Universities charging below 6K ‘extremely unlikely’
The IFS has been number crunching the Tuition Fees announcement and pouring ice cold water over the government’s claim that universities will only charge more than £6,000 a year in tuition fees “in excpetional circumstances.”
The IFS says it thinks universities charging below £6,000 is “extremely unlikely” because after government cuts to the teaching grant of nearly 80 per cent the universities will need to charge £7,000 just to stand still and replace the lost income.
Ministers weren’t very helpful on what “exceptional” precisely meant in this context but, for the record, one Vice Chancellor I spoke to this afternoon thought there would only be about a dozen busting the £6,000 threshold. The Russell Group though said they expected “many universities” would want to bust it.
Elsewhere on Tuition Fees, Home Office minister, Lynne Featherstone, has outed herself as one of the Lib Dem ministers considering voting against the Tuition Fees proposals outlined today (thanks to James Kirkup at The Telegraph for spotting this).
When you read her words you realise that the Coalition is planning to use the ambiguity in the Coalition Agreement to rewrite the rules on collective responsibility and allow ministers to abstain while keeping their jobs.

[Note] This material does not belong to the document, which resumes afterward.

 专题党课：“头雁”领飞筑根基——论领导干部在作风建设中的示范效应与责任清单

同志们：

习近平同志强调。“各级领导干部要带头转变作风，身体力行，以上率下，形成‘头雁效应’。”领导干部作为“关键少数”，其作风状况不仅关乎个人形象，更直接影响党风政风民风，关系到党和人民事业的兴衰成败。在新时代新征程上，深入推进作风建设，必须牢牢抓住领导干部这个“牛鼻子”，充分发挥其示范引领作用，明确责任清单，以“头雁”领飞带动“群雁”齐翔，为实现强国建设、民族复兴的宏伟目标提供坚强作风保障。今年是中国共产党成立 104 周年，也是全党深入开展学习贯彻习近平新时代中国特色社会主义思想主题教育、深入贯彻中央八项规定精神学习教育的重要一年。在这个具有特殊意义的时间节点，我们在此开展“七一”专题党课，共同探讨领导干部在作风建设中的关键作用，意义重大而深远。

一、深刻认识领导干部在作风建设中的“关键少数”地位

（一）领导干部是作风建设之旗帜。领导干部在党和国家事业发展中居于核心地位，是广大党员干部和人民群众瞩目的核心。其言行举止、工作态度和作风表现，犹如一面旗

She writes: “I won’t make a final decision until the final proposals are on the table. I will have three choices in theory: support the Government (and as a Minister this would be the norm), abstain as per the coalition agreement or vote against as per the NUS pledge.”
It’s always been pretty well understood that the Lib Dems emergency opt out on Tuition Fees, allowing Lib Dem MPs to abstain if they didn’t like government policy on the matter, was meant to apply to all Lib Dem MPs collectively opposing a measure the Tories felt they had to push through.

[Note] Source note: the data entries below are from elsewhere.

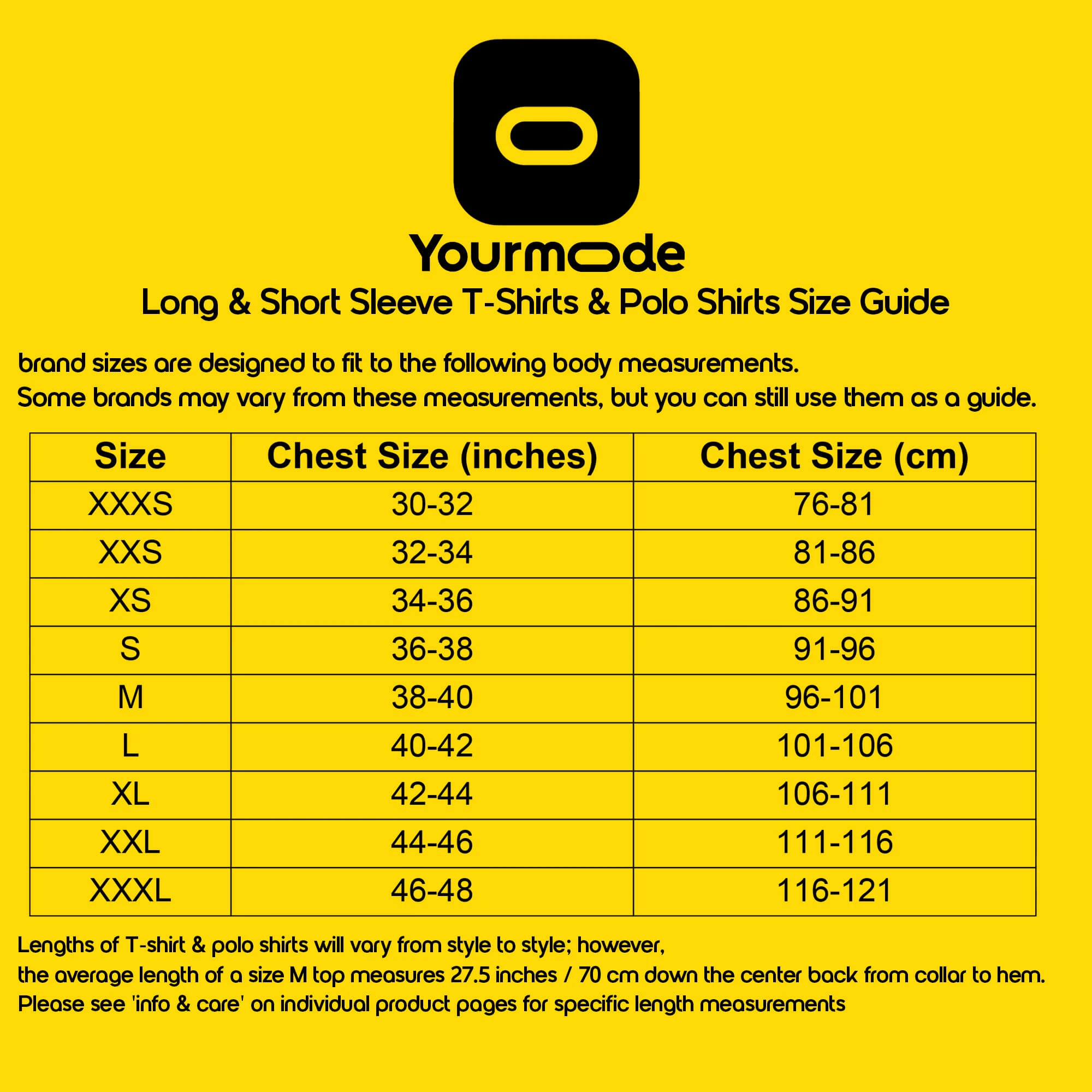 Yourmode

Long & Short Sleeve T-Shirts & Polo Shirts Size Guide

brand sizes are designed to fit to the following body measurements.
Some brands may vary from these measurements, but you can still use them as a guide.

| Size | Chest Size (inches) | Chest Size (cm) |
|---|---|---|
| XXXS | 30-32 | 76-81 |
| XXS | 32-34 | 81-86 |
| XS | 34-36 | 86-91 |
| S | 36-38 | 91-96 |
| M | 38-40 | 96-101 |
| L | 40-42 | 101-106 |
| XL | 42-44 | 106-111 |
| XXL | 44-46 | 111-116 |
| XXXL | 46-48 | 116-121 |

Lengths of T-shirt & polo shirts will vary from style to style; however,
the average length of a size M top measures 27.5 inches / 70 cm down the center back from collar to hem.
Please see 'info & care' on individual product pages for specific length measurements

It’s now being stretched in a lawyerly bit of interpretation to mean that Lib Dem ministers will be allowed to abstain on the measure even though it’s been authored by their own Dr Cable and overseen by their Party leader. It’s unheard of for ministers to keep their jobs in government even though they have failed to support a major government non-conscience measure … but then a lot of stuff in the last few months is without precedent.
Update: Vince Cable has just tweaked his line on the £6000 threshold, speaking on Channel 4 News, saying that “a substantial minority” will charge above £6000 a year.